***** Records

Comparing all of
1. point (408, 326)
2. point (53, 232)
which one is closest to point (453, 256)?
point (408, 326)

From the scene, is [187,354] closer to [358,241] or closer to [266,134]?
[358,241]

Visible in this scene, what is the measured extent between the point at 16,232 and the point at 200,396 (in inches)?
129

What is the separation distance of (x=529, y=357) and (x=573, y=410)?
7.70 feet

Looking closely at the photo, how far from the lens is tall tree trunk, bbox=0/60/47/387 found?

**********
***** Records

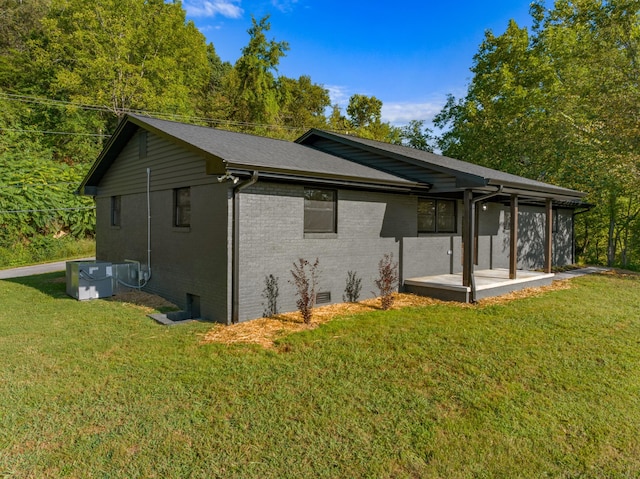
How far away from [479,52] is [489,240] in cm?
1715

**********
***** Records

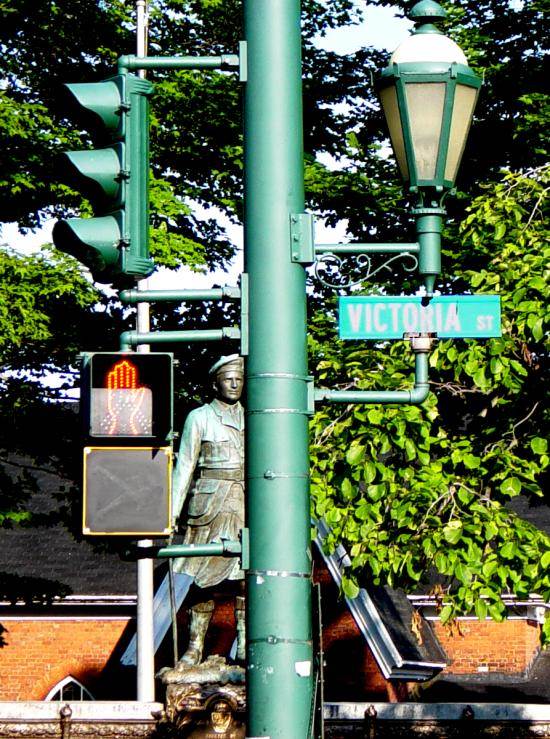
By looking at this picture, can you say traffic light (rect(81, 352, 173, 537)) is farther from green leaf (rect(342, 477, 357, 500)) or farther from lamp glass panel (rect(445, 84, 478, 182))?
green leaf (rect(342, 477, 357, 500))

**********

◆ **Prompt**
Please list each line of the material above that contains the string "this". Letter case counts.

◆ **Response to the exercise**
Visible in this scene, what is the measured extent between the point at 16,232 and the point at 200,396 (in inches)?
By looking at this picture, can you say traffic light (rect(81, 352, 173, 537)) is farther from green leaf (rect(342, 477, 357, 500)) or farther from lamp glass panel (rect(445, 84, 478, 182))?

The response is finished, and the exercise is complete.